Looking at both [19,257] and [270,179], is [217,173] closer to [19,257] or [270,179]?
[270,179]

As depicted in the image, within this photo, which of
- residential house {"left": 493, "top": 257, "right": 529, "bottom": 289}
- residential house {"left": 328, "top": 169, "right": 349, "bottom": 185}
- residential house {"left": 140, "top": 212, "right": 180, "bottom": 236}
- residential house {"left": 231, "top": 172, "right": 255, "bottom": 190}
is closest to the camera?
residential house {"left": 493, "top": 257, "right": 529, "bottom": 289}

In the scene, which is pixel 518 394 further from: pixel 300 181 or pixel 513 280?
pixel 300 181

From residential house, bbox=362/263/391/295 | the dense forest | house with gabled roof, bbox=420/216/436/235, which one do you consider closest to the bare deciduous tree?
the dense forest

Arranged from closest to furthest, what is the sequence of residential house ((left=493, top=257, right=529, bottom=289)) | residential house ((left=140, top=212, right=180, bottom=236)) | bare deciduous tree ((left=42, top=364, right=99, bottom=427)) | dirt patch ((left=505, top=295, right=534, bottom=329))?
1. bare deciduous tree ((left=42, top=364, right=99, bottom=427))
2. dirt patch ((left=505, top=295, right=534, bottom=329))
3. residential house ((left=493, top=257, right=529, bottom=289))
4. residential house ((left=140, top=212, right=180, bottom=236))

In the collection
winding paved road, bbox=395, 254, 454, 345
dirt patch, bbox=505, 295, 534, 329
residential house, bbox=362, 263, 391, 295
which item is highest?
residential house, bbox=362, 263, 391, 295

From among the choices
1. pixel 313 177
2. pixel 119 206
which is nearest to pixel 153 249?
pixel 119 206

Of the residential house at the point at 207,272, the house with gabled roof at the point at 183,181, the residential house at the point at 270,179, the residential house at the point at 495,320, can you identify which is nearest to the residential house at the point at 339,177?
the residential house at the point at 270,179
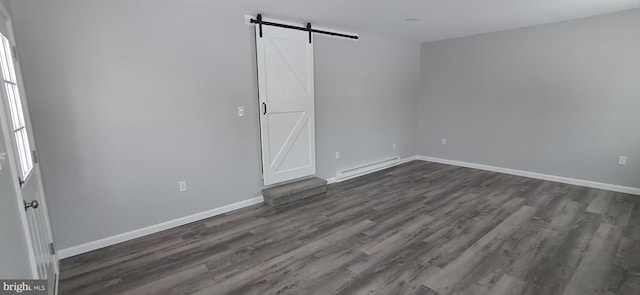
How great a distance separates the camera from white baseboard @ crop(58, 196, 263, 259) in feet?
8.79

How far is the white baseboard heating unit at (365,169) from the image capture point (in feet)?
15.9

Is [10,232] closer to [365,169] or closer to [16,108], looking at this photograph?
[16,108]

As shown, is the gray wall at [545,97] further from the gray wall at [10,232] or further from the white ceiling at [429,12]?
the gray wall at [10,232]

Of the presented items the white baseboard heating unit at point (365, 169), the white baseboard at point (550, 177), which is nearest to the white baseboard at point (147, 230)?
the white baseboard heating unit at point (365, 169)

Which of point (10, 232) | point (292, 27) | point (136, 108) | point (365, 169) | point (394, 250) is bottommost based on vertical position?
point (394, 250)

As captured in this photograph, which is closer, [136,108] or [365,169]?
[136,108]

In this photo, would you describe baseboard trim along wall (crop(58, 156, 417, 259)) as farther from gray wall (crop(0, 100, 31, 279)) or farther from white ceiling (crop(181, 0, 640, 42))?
white ceiling (crop(181, 0, 640, 42))

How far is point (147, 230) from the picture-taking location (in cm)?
304

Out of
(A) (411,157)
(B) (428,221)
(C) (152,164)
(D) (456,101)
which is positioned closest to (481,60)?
(D) (456,101)

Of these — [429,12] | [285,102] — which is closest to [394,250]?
[285,102]

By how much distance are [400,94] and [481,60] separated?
1.48 metres

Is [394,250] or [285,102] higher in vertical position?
[285,102]

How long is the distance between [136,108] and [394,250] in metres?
2.81

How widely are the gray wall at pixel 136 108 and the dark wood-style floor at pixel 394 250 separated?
16.5 inches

Work to be completed = Can you give the listing above again, substituting "pitched roof" for "gabled roof" and leaving everything else unchanged? Leave the pictures out.

Exercise output =
Looking at both [19,257] and [270,179], is [217,173] closer to [19,257] or [270,179]?
[270,179]

As depicted in the image, within this photo, which of
- residential house {"left": 493, "top": 257, "right": 529, "bottom": 289}
- residential house {"left": 328, "top": 169, "right": 349, "bottom": 185}
- residential house {"left": 140, "top": 212, "right": 180, "bottom": 236}
- residential house {"left": 231, "top": 172, "right": 255, "bottom": 190}
is closest to the camera?
residential house {"left": 493, "top": 257, "right": 529, "bottom": 289}

In the scene, which is pixel 518 394 further from: pixel 300 181 or pixel 513 280?
pixel 300 181

From residential house, bbox=362/263/391/295 | the dense forest | house with pitched roof, bbox=420/216/436/235, which one do you consider closest to the bare deciduous tree?
the dense forest

Arranged from closest to furthest, what is the sequence of residential house ((left=493, top=257, right=529, bottom=289)) | residential house ((left=140, top=212, right=180, bottom=236)) | bare deciduous tree ((left=42, top=364, right=99, bottom=427)) | dirt patch ((left=505, top=295, right=534, bottom=329))?
1. bare deciduous tree ((left=42, top=364, right=99, bottom=427))
2. dirt patch ((left=505, top=295, right=534, bottom=329))
3. residential house ((left=493, top=257, right=529, bottom=289))
4. residential house ((left=140, top=212, right=180, bottom=236))

In the collection
winding paved road, bbox=395, 254, 454, 345
dirt patch, bbox=505, 295, 534, 329
residential house, bbox=362, 263, 391, 295
which item is highest?
residential house, bbox=362, 263, 391, 295

From among the choices
1. pixel 313 177
2. pixel 119 206
which is nearest to pixel 153 249?
pixel 119 206

Of the residential house at the point at 207,272, the house with pitched roof at the point at 183,181, the residential house at the point at 270,179, the residential house at the point at 495,320, can you identify which is nearest to the residential house at the point at 339,177?
the residential house at the point at 270,179
How great a distance separates the camera from white baseboard @ crop(58, 196, 263, 259) in feet?
8.79

How far is the white baseboard heating unit at (365,169) from the image capture point (in feet)?
15.9

Is [10,232] closer to [365,169] or closer to [16,108], looking at this photograph?
[16,108]

As shown, is the gray wall at [545,97] further from the gray wall at [10,232] or further from the white ceiling at [429,12]?
the gray wall at [10,232]

Of the presented items the white baseboard heating unit at point (365, 169), the white baseboard at point (550, 177), which is nearest to the white baseboard at point (147, 230)?
the white baseboard heating unit at point (365, 169)

Which of point (10, 232) | point (292, 27) | point (136, 108) | point (365, 169) | point (394, 250) is bottommost based on vertical position?
point (394, 250)

As captured in this photograph, which is closer, [136,108] or [365,169]?
[136,108]

In this photo, would you describe baseboard trim along wall (crop(58, 156, 417, 259)) as farther from gray wall (crop(0, 100, 31, 279)) or farther from white ceiling (crop(181, 0, 640, 42))?
white ceiling (crop(181, 0, 640, 42))

How far is point (147, 230) from the picture-taking location (in cm)?
304

Out of
(A) (411,157)
(B) (428,221)
(C) (152,164)
(D) (456,101)
which is positioned closest to (481,60)?
(D) (456,101)

Of these — [429,12] | [285,102] — which is closest to [394,250]?
[285,102]

By how much distance are [400,94] and [481,60] separated?
1.48 metres

Is [394,250] or [285,102] higher in vertical position?
[285,102]

How long is the distance between [136,108] and [394,250] in metres?
2.81

How widely are the gray wall at pixel 136 108 and the dark wood-style floor at pixel 394 250 separated?
16.5 inches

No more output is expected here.